As the Collaboration track chair, Interop comes at a great point in the year for me, because we’ve just completed Enterprise Connect, a sister event to Interop that’s devoted exclusively to enterprise communications and collaboration. I’m the program co-chair of Enterprise Connect, so I’m just coming off an intense week of engagement with enterprise decision-makers who are charting their next course to provide the best, most flexible and powerful underpinnings for the collaboration that their end users want to perform.
This is an area of rapid change, much of which is driven by technologies that spill over into other Interop tracks: Mobility has been a huge driver of new collaboration methods, and the cloud is becoming an increasingly important way of supporting communications infrastructures for collaboration. These subjects will almost certainly make their way into the conversations that we’ll have in our sessions during the Collaboration track.
But the sessions themselves are focusing on some of the core communications technology trends, and how you can use them to promote more effective collaboration for your end users. Of course, there’s no better place to talk about UC Interoperability than at Interop, and this is an area that’s increasingly becoming a pain point for enterprises. Communications infrastructures are growing highly complex, as enterprises attempt to interwork voice, video, messaging, social, and other systems. Enterprises want these systems to interwork more seamlessly and with less complexity, across multiple vendors’ products, but realistically, we’re a long way from getting there.
Even if we can’t have total, system-wide interoperability, there are still high hopes that, at a minimum, we can integrate communications technologies with some of the most business-critical applications, so as to enable better collaboration for the users who work in these applications. Our session on this topic includes a couple of powerhouses, Microsoft and Google, who will describe their different approaches to this challenge. Both the Interoperability and Application Integration sessions will be led by Marty Parker, who has vast real-world experience in these two areas.
We also have a panel on Session Management, which is the closest thing we have to a concept for a “next-gen PBX.” PBXs (which still run essentially all enterprise voice systems today) handle setup for voice calls, and the idea is that in the new world, a core platform will use the Session Initiation Protocol (SIP) to set up sessions among two or more users, in all the media available to that system, dynamically within sessions. The classic example is: You begin by IM’ing someone, decide that you need to talk to them and so you click-to-call within the software client that you used to open the IM session. Then, at some point, you want to initiate a video, so you’re able to add that medium with another click, and when you decide it’s time to whiteboard with that person, you’re just a click away from desktop sharing or web conferencing. And when you need to add another person to your collaborative session to get their input, there’s a click or drag-and-drop (mouse or touch-screen) for that function as well. So how close are we to realizing this potential?

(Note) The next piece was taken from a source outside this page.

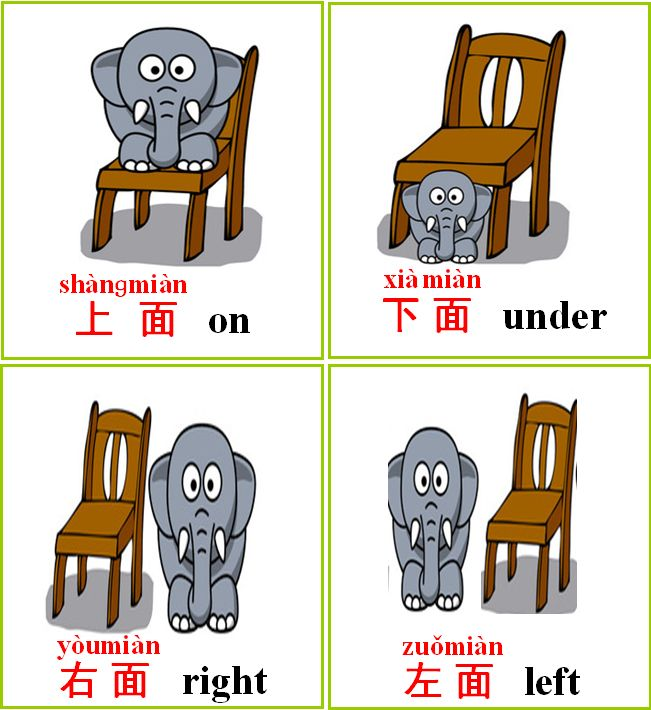 China clipart mandarin language About Wordoor best #flashcards Chinese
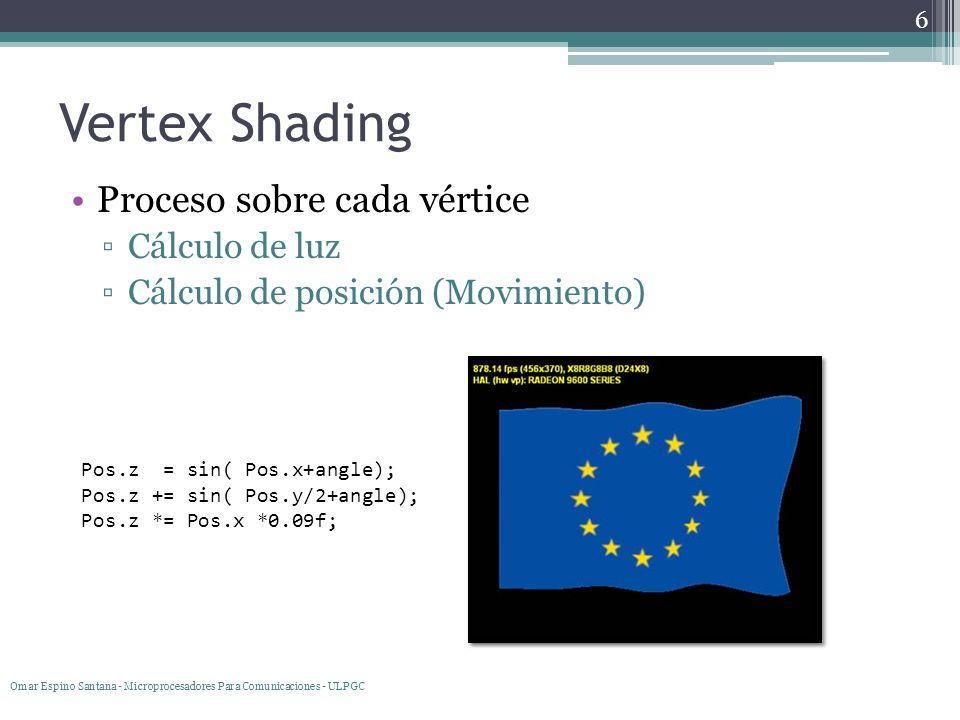 Vertex Shading Proceso sobre cada vértice Cálculo de luz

Zeus Kerravala, a veteran analyst, will lead a discussion to help us understand.
We’ve also got two sessions devoted entirely to video, which has become a very hot topic at Enterprise Connect over the past couple of years. Video isn’t coming to the enterprise—it’s here. The question is what do you do about it—i.e., Who gets what kind of video, and how do you support video (and possibly also protect the rest of the network from video’s effects on bandwidth consumption)?

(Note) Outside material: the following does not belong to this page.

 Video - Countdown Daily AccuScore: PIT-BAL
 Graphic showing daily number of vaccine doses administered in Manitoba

The first point—the Value of Video—has to do with who gets to do video at what level: Do you need “immersive” telepresence? What’s the business case for room video conferencing? What about the desktop—should you implement an enterprise system on the desktops, or let people just use Skype? Or, for that matter, should you not let people use Skype, for security reasons as well as the aforementioned bandwidth-management issues?
That leads to the technology/architecture questions about video; as we put it in our session description: “Whether video as an application is ready to move into the cloud (and what kind of cloud—public, private, or hybrid); and whether you’re ready to deal with the impact that video traffic will have on your network.” Those two questions may be related in your enterprise, or they may not—but if video is a significant part of your enterprise’s collaboration style, they’re issues you’ll have to deal with.
Finally, our track closes with a look at Social Networking for collaboration—specifically, its impact on the contact center, and the different approaches taken by the leading vendors in this space: Microsoft, IBM, Cisco, and Oracle.
If collaboration is a business imperative for your enterprise, I hope you’ll find some of these sessions helpful in making your plans to provide the technology underpinnings of those collaborative processes. I look forward to seeing you in Las Vegas!